TASK DESCRIPTION -
In the blog post about infidelity below, which couples are described as much more likely to cheat than couples who spend most of their time together?

Thursday, April 25, 2013

Cheater, Cheater Pumpkin Eater Blog #11 Due April 30th

Like most of our behaviors, infidelity is not intentional, but, for the most part, it is situationally driven.

When placed in the right situation (or wrong situation, in this case), our emotions can prompt us to act in ways which are counter to our beliefs. Please note that some of the factors listed below are drawn from Buss and Shackelford's work on infidelity.

What high risk factors influence an individual's willingness to cheat?

Attractivenessbeautiful woman

All things being equal, an individual’s attractiveness influences how likely he or she is to cheat. Attraction comes in many different forms – it is influenced by one’s physical appearance, one’s social skills, and one’s tangible resources (money). The more one is in demand, the more likely one is to cheat. People, who have higher incomes, more education, and successful careers, are more likely to cheat than people who are less successful. And physical attractiveness also plays an important role.

Opportunity

handsome manAgain, all things being equal, the more individual free time people have the more likely they are to cheat. Couples who have separate social lives, friends, careers, travel plans, and so on are much more likely to cheat than couples who spend most of their time together. The more opportunity people have to cheat, the greater the odds that cheating will occur.


Risk Taking

People who like to take risks or have a sense of adventure are more likely to cheat than people who are more fearful or timid by nature. And there is most likely a genetic component involved in risk-taking behavior - some people may be predisposed to taking risks.

SOURCE MATERIAL -
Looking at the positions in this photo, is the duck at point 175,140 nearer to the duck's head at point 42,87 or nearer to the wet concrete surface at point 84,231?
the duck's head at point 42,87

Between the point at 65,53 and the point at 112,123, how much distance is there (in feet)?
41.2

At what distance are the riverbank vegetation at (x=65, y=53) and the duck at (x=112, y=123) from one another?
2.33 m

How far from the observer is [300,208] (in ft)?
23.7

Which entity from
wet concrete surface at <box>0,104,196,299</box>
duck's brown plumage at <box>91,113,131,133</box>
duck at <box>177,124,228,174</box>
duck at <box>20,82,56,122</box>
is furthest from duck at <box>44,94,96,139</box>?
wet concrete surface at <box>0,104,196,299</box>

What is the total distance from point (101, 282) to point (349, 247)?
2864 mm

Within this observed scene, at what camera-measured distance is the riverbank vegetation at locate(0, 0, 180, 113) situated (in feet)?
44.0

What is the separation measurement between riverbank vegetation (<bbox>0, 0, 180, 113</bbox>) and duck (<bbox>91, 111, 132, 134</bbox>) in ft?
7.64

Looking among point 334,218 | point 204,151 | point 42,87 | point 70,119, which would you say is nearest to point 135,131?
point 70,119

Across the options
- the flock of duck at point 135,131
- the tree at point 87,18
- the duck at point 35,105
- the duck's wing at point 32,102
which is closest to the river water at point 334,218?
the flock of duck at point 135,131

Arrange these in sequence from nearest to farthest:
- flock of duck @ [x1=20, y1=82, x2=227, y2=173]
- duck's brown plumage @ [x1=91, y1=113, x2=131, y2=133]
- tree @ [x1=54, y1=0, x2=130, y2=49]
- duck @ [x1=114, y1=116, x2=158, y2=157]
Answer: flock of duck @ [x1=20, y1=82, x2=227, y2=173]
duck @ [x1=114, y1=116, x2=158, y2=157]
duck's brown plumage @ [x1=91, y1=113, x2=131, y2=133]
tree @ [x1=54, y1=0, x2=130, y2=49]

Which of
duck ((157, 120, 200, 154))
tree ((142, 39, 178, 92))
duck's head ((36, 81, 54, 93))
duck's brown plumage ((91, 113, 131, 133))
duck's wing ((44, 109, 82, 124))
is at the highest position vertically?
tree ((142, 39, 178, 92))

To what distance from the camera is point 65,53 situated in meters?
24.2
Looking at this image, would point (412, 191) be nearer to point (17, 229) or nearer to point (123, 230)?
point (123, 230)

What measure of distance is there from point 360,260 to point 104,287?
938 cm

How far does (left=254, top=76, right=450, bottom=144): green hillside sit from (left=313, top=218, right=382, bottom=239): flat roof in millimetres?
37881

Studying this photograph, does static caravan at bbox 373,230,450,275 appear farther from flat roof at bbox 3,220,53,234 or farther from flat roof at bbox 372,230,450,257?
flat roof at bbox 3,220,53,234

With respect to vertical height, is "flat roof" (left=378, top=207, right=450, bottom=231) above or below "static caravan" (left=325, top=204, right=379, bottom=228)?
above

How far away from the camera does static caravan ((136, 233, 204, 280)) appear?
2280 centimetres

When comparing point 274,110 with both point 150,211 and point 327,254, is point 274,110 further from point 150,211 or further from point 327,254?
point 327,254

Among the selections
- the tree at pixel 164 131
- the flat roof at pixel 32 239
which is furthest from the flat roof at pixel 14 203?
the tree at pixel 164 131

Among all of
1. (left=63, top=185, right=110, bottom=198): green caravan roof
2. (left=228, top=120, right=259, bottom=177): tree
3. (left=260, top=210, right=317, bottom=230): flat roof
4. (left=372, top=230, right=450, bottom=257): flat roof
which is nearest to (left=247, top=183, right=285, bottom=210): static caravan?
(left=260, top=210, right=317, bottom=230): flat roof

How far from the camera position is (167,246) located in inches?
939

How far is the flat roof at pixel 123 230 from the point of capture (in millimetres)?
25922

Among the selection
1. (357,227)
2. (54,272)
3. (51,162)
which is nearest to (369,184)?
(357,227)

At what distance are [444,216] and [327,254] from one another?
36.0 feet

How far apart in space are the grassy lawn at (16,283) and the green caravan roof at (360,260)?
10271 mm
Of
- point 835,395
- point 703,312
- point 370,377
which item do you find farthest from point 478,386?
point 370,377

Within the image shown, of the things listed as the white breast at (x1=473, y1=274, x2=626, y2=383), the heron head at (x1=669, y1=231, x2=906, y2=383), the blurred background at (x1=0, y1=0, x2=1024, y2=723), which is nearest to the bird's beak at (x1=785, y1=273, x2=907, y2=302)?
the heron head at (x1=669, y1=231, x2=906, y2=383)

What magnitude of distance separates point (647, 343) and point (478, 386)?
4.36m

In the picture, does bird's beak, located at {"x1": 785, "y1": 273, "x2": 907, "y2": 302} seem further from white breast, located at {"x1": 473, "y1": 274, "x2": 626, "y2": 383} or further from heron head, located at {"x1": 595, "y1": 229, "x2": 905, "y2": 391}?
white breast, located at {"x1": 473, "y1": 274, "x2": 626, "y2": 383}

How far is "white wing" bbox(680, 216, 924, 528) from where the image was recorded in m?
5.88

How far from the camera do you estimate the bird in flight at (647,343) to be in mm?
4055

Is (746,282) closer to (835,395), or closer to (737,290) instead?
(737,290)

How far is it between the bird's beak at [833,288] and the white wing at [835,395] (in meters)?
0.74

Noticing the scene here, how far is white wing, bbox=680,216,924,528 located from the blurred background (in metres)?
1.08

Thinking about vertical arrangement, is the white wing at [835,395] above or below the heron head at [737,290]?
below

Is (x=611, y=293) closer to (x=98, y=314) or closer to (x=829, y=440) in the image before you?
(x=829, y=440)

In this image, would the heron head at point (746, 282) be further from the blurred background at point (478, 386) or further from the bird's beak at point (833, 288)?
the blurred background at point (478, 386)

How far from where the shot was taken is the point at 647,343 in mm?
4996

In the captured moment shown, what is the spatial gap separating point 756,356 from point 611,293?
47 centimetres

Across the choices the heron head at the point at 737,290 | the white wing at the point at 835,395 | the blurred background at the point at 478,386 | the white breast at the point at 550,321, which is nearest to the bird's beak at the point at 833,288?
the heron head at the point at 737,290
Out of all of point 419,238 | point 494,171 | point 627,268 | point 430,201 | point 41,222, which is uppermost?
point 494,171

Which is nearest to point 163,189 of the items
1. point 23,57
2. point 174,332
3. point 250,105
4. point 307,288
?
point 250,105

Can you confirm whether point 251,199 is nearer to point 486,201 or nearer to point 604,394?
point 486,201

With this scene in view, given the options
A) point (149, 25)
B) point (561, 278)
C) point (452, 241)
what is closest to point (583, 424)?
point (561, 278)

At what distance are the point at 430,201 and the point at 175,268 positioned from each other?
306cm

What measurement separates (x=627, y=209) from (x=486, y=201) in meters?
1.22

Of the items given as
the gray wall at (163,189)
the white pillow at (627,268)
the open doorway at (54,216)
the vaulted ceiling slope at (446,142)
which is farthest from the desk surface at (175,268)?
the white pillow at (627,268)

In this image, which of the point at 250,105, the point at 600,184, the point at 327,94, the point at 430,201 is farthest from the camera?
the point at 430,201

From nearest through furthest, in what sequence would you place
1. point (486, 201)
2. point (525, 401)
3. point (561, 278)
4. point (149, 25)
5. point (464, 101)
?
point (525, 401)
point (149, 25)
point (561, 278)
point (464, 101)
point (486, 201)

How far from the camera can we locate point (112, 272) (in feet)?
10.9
---
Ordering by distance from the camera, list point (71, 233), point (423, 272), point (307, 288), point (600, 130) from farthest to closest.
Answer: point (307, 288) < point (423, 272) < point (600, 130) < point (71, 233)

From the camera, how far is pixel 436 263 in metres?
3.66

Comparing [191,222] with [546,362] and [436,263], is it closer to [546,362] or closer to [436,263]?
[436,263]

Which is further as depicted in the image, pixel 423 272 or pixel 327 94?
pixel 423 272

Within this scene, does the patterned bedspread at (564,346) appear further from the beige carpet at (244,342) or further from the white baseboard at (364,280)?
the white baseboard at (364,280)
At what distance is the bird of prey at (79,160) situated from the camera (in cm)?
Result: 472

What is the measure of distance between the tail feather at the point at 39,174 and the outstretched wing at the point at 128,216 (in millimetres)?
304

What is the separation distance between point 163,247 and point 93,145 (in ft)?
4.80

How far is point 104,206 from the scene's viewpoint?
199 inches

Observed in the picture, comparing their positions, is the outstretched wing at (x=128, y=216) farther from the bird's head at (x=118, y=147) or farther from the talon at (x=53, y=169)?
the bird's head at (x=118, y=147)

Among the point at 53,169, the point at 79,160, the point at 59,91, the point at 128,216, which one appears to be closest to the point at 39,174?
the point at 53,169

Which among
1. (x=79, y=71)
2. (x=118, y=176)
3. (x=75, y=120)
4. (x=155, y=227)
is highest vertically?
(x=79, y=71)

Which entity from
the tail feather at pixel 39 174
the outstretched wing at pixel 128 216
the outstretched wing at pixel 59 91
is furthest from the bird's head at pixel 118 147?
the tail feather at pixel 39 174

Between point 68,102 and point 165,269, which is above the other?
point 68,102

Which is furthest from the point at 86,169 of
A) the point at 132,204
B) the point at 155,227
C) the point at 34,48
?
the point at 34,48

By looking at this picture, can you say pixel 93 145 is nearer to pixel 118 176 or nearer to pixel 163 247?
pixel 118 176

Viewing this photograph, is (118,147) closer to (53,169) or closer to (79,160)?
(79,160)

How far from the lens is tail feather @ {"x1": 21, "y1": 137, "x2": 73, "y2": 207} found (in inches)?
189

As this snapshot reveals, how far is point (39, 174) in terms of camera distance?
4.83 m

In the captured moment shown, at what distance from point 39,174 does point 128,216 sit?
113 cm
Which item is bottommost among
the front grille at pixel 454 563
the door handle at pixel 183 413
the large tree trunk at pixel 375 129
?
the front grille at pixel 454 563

EXERCISE RESULT -
Couples who have separate social lives, friends, careers, travel plans, and so on.